Rewrite all of the records below as a numbered list, leaving out the blank lines.
======== Supplied material
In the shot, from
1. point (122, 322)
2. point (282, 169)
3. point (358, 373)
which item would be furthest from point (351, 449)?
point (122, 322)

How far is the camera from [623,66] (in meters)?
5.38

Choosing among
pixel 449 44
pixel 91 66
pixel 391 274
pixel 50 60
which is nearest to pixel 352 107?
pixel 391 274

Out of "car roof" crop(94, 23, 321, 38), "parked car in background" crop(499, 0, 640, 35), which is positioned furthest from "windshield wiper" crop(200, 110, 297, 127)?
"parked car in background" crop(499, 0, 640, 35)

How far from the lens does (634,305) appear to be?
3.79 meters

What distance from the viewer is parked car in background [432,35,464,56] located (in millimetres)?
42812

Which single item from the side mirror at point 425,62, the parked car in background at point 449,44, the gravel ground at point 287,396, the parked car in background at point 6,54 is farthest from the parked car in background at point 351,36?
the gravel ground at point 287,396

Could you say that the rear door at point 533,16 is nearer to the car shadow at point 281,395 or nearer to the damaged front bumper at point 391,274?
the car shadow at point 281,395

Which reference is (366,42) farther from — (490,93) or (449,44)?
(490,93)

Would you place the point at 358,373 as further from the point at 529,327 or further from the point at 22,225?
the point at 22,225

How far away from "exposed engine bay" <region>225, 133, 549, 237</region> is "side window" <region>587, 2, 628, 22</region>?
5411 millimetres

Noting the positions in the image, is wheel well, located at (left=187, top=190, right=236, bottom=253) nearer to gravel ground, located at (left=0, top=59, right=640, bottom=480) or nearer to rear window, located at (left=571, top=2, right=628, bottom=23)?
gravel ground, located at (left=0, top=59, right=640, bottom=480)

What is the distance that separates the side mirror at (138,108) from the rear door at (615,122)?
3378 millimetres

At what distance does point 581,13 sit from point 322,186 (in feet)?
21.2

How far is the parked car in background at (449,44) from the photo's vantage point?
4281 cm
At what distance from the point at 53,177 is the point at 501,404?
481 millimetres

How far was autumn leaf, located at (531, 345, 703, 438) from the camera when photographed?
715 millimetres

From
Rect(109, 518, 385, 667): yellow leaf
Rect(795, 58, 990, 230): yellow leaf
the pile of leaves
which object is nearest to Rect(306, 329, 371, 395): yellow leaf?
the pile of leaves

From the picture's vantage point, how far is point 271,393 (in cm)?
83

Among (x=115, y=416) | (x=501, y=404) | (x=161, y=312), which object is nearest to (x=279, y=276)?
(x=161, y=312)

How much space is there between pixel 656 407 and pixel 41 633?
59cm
================
▸ **In response**
1. In the shot, from
2. 1. point (122, 322)
3. 2. point (282, 169)
4. 3. point (358, 373)
5. which item would be furthest from point (351, 449)?
6. point (122, 322)
7. How far is the camera from [623,66] (in meters)?
8. 5.38
9. Choosing among
10. pixel 449 44
11. pixel 91 66
12. pixel 391 274
13. pixel 50 60
14. which is nearest to pixel 352 107?
15. pixel 391 274
16. Out of "car roof" crop(94, 23, 321, 38), "parked car in background" crop(499, 0, 640, 35), which is positioned furthest from "windshield wiper" crop(200, 110, 297, 127)?
17. "parked car in background" crop(499, 0, 640, 35)
18. How far from the lens does (634,305) appear to be?
19. 3.79 meters
20. What distance from the viewer is parked car in background [432,35,464,56] located (in millimetres)?
21. 42812
22. Which single item from the side mirror at point 425,62, the parked car in background at point 449,44, the gravel ground at point 287,396, the parked car in background at point 6,54 is farthest from the parked car in background at point 351,36?
23. the gravel ground at point 287,396
24. Could you say that the rear door at point 533,16 is nearer to the car shadow at point 281,395 or nearer to the damaged front bumper at point 391,274?
25. the car shadow at point 281,395
26. Which reference is (366,42) farther from — (490,93) or (449,44)?
27. (490,93)
28. Would you place the point at 358,373 as further from the point at 529,327 or further from the point at 22,225?
29. the point at 22,225
30. How far away from "exposed engine bay" <region>225, 133, 549, 237</region> is "side window" <region>587, 2, 628, 22</region>?
31. 5411 millimetres
32. Noting the positions in the image, is wheel well, located at (left=187, top=190, right=236, bottom=253) nearer to gravel ground, located at (left=0, top=59, right=640, bottom=480) or nearer to rear window, located at (left=571, top=2, right=628, bottom=23)?
33. gravel ground, located at (left=0, top=59, right=640, bottom=480)
34. What is the distance that separates the side mirror at (138,108) from the rear door at (615,122)?
35. 3378 millimetres
36. At what distance does point 581,13 sit from point 322,186 (in feet)?
37. 21.2
38. How far is the parked car in background at (449,44) from the photo's vantage point?
39. 4281 cm
40. At what distance from the point at 53,177 is the point at 501,404?
41. 481 millimetres
42. How far was autumn leaf, located at (531, 345, 703, 438) from the camera when photographed?
43. 715 millimetres
44. From
45. Rect(109, 518, 385, 667): yellow leaf
46. Rect(795, 58, 990, 230): yellow leaf
47. the pile of leaves
48. which object is nearest to Rect(306, 329, 371, 395): yellow leaf?
49. the pile of leaves
50. From the picture's vantage point, how far is point 271,393 (in cm)?
51. 83
52. Among (x=115, y=416) | (x=501, y=404) | (x=161, y=312), which object is nearest to (x=279, y=276)?
53. (x=161, y=312)
54. How much space is there between pixel 656 407 and pixel 41 633?
55. 59cm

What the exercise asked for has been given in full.